Emphasis Speech-toSpeech Translation Considering Acoustic and Linguistic Features

Do Quoc Truong (1561205)


Speech-to-speech translation (S2ST) systems are capable of breaking language barriers in cross-lingual communication by translating speech across languages. Recent studies have introduced many improvements that allow existing S2ST systems to handle not only linguistic meaning but also paralinguistic information such as emphasis by proposing additional emphasis estimation and translation components. However, there are still problems remaining. First, existing emphasis modeling techniques assume emphasis speech is expressed at word-level with binary values indicating the change of acoustic feature. However, depending on the context and situation, emphasis can be expressed at arbitrary levels. This assumtion also limit the capability of the model in the way that it can only generate binary emphasized speech. Second, the existing emphasis S2ST approaches used for emphasis translation is not optimal for sequence translation tasks and cannot easily handle the long-term dependencies of words and emphasis levels. Third, the whole translation pipeline still separates emphasis and standard S2ST systems, making it not possible to perform joint optimization and inference. And finally, only binary levels of acoustic feature (emphasis speech) is taken into account while emphasis can be expressed in many ways including written form at arbitrary levels. This problem limits the capable of emphasis S2ST system that it can only translate acoustic features but not linguistic features of emphasis.

This thesis attempts to solve the problems above by (a) proposing an approach that can handle continuous emphasis levels in both emphasis modeling and translation components, and (b), combining machine and emphasis translation into a single model, which greatly simplifies the translation pipeline and make it easier to perform joint optimization. And finally, (c), we propose a data-driven approach on studying correlation of emphasis expressed in both text and speech as a first step toward acoustic-linguistic emphasis translation.

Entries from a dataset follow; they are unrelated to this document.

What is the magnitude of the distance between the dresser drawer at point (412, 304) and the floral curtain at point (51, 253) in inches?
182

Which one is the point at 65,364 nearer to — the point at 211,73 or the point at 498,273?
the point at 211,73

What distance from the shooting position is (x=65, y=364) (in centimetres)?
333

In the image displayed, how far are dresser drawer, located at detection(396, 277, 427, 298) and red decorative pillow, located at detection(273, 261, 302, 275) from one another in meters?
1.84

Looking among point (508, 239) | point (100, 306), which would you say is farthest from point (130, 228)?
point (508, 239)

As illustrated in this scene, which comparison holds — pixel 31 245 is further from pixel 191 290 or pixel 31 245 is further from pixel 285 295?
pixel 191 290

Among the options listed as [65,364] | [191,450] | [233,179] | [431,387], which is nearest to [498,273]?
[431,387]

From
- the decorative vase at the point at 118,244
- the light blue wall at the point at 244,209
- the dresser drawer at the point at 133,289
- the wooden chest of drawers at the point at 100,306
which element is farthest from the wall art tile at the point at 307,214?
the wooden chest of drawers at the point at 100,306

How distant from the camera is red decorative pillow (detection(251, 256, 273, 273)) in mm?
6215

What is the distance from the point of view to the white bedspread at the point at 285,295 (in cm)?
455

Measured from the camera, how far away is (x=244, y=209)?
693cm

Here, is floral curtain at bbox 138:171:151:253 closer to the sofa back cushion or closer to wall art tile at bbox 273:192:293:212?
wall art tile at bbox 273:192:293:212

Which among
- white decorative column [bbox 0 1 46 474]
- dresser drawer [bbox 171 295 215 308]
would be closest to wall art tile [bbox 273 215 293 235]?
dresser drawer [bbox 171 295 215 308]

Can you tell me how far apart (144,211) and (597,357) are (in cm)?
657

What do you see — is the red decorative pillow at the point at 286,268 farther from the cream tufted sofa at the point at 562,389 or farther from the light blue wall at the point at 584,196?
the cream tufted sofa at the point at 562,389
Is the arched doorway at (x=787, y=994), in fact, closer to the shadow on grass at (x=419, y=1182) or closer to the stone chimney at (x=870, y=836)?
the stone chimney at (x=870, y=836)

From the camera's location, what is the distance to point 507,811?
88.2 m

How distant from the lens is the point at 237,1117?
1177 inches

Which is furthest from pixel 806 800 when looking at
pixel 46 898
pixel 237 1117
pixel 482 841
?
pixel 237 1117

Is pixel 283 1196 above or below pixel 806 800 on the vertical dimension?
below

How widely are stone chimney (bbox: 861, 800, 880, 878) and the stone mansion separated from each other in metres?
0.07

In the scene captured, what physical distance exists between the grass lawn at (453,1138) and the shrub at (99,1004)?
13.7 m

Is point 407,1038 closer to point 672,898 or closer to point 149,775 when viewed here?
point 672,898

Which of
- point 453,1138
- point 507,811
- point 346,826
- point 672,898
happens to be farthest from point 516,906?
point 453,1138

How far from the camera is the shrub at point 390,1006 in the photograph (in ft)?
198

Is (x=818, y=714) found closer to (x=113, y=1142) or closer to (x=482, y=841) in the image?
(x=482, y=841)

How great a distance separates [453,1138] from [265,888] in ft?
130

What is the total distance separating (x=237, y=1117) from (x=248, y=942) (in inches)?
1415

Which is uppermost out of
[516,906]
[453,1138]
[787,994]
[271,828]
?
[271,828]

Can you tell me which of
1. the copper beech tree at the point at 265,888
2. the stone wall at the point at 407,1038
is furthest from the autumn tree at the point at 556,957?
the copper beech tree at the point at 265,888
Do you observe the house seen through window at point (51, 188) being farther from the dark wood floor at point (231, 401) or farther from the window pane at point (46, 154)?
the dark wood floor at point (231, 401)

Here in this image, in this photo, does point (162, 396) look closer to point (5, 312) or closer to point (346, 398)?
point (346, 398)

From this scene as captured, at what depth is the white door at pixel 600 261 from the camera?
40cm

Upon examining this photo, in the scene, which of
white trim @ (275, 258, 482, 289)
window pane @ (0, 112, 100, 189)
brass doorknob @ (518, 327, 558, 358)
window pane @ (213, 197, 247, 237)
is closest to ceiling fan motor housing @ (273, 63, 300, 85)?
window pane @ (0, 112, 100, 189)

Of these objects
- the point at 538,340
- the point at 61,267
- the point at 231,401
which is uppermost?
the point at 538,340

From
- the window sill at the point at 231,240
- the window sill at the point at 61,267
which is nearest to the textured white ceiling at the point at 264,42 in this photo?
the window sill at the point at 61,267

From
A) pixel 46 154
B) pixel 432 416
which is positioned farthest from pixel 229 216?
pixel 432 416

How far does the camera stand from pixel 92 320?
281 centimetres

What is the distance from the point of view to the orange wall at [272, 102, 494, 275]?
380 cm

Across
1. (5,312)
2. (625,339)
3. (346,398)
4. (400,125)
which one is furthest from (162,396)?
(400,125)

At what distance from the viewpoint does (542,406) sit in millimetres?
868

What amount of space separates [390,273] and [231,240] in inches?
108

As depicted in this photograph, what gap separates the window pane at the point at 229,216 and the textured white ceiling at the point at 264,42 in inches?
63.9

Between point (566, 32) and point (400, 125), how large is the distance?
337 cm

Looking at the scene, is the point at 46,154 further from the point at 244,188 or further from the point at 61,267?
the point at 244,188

With regards to the experiments, the results on continuous emphasis modeling demonstrated its effectiveness in a emphasis detection task while producing more natural synthetic speech. Experiments on an emphasis translation task utilizing sequence-to-sequence approach with continous emphasis levels show a significant improvement over previous models in both objective and subjective tests. Moreover, the evaluation on joint translation model also show that our models can jointly translate words and emphasis with one-word delays instead of full-sentence delays while preserving the translation performance of both tasks. Finally, our studies on emphasis representations in both audio and text forms have investigated the way humans express emphasis in different contexts and analyzed ambiguities between emphasis levels.